* **ENUNCIADO 1**
A notícia sobre o café carbono neutro confirma cada afirmação abaixo? Responda sim ou não e cite literalmente as palavras do texto que decidem a questão.
(a) A carga enviada ao Japão tinha 600 sacas de 30 quilos de café.
(b) O estudo do Imaflora fez o balanço de carbono dos cafezais de todos os 136 fazendeiros cooperados da monteCCer.
(c) O Japão pagou um prêmio de R$ 100 a mais por saca.

* **TRECHO DO TEXTO**
Sexta-feira/ 29/ Março, 2024 - 5:00

Brasil embarca o primeiro contêiner de café carbono neutro da história

Produzido por cooperados da monteCCer, a carga teve por destino o Japão, que pagou um prêmio de R$ 100 a mais por saca devido à iniciativa

O embarque do primeiro contêiner, de que se tem notícia, de café proveniente de uma cafeicultura de baixo carbono, foi um marco histórico na trajetória da Cooperativa de Cafeicultores de Monte Carmelo, a monteCCer.

A carga de 600 sacas de 30 quilos de café foi enviada em outubro ao Japão e é oriunda de quatro fazendas que participaram do estudo pioneiro do Instituto de Manejo e Certificação Florestal e Agrícola (Imaflora), que fez o balanço de carbono do cafezal de 34 dos 136 fazendeiros cooperados da monteCCer.

O resultado foi surpreendente. Os cálculos seguiram a metodologia do Painel Intergovernamental sobre Mudanças Climáticas (IPCC) e do GHG – Protocolo Agrícola (WRI, 2014), que faz a quantificação de emissões de gases do efeito estufa de acordo com a norma ISO 14.064, e mostraram que as plantações de café do grupo são carbono negativo, ou seja, sequestram muito mais CO2 do que emitem. Esse feito chegou aos ouvidos de Masamichi Hiroike, gerente geral da Volcafé Japão, que fez várias reuniões com representantes da monteCCer e da Volcafé Brasil para entender os detalhes da iniciativa.

* **REGISTROS ARMAZENADOS**
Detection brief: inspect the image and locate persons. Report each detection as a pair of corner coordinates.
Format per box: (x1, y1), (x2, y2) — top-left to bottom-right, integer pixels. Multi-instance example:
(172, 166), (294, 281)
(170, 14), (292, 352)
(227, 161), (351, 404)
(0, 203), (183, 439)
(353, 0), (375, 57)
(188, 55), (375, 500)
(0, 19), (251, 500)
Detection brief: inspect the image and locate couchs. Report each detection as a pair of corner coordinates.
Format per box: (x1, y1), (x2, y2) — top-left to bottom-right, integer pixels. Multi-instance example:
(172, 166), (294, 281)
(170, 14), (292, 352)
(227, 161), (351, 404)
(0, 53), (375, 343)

* **ENUNCIADO 2**
Devolva todas as linhas dos registros acima, do início ao fim, sem mudar nada.

* **RESPOSTA 1**
(a) Sim: "A carga de 600 sacas de 30 quilos de café foi enviada em outubro ao Japão".
(b) Não: "fez o balanço de carbono do cafezal de 34 dos 136 fazendeiros cooperados da monteCCer".
(c) Sim: "pagou um prêmio de R$ 100 a mais por saca devido à iniciativa".

* **RESPOSTA 2**
Detection brief: inspect the image and locate persons. Report each detection as a pair of corner coordinates.
Format per box: (x1, y1), (x2, y2) — top-left to bottom-right, integer pixels. Multi-instance example:
(172, 166), (294, 281)
(170, 14), (292, 352)
(227, 161), (351, 404)
(0, 203), (183, 439)
(353, 0), (375, 57)
(188, 55), (375, 500)
(0, 19), (251, 500)
Detection brief: inspect the image and locate couchs. Report each detection as a pair of corner coordinates.
Format per box: (x1, y1), (x2, y2) — top-left to bottom-right, integer pixels. Multi-instance example:
(172, 166), (294, 281)
(170, 14), (292, 352)
(227, 161), (351, 404)
(0, 53), (375, 343)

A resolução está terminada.